Russell Jackson: I’ve happily reconciled myself to the fact that live music is overrated

I’m increasingly of the view that music festivals, despite promising people unparalleled joy, are actually one of the least fun things in the world. Camping? Mostly bad. Lots of people in one place? Never that great. Lots of drunk people in one place? Even worse. Lots of drunk people queuing for an always-insufficient number of portable toilets? I don’t think I need to go much further.

I’d go a step further and say that live music in general is about the most overrated form of entertainment there is. Of the hundreds of gigs I’ve been to in my life I could count on two hands the number that are truly worthy of remembering and three of those were in sit-down theatres (Antony and the Johnsons at Hamer Hall, Gurrumul at the Palais and Spiritualized at the Opera House). Hardly the Sex Pistols at Lesser Free Trade Hall ... Live music is normally just a bit rubbish. Realising so is perhaps a sign of age but also a liberating feeling too.

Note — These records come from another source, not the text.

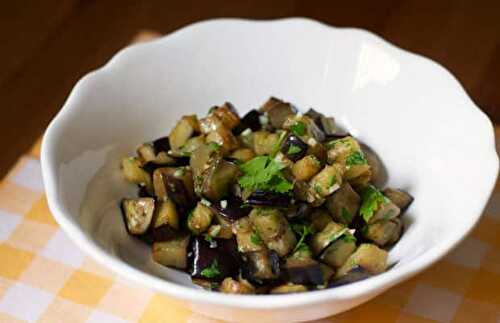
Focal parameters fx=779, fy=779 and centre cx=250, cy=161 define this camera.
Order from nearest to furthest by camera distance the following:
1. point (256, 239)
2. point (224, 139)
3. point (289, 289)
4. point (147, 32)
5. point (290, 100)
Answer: point (289, 289) < point (256, 239) < point (224, 139) < point (290, 100) < point (147, 32)

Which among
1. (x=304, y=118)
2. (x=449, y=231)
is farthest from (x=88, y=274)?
(x=449, y=231)

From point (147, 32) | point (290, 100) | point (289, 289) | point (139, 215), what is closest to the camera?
point (289, 289)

Merran Hitchick: I was happy when U2 forcibly put their album on my phone

I love the fact that U2 and Apple teamed up in a sinister Ocean’s 11-style partnership to sneak Songs of Innocence on to my phone without my permission. Firstly, I am a lazy person. Secondly, it is a great album and I am glad it’s in my life. Had it been No Line on the Horizon, it would have been a different story. It takes guts and yes, ego, to push your music out to everyone with an iTunes account, knowing that at least three-quarters of Twitter will complain vociferously. But if you’ve just recorded Song for Someone, Iris, Sleep like a Baby Tonight, Cedarwood Road and Raised by Wolves, then I see why you would feel that confident.

Nick Evershed: All of Muse’s songs are pretty much the same song. How have people not realised this?

Ben Doherty: Florence and the Machine can’t sing. Terrific tunes. Florence is always flat.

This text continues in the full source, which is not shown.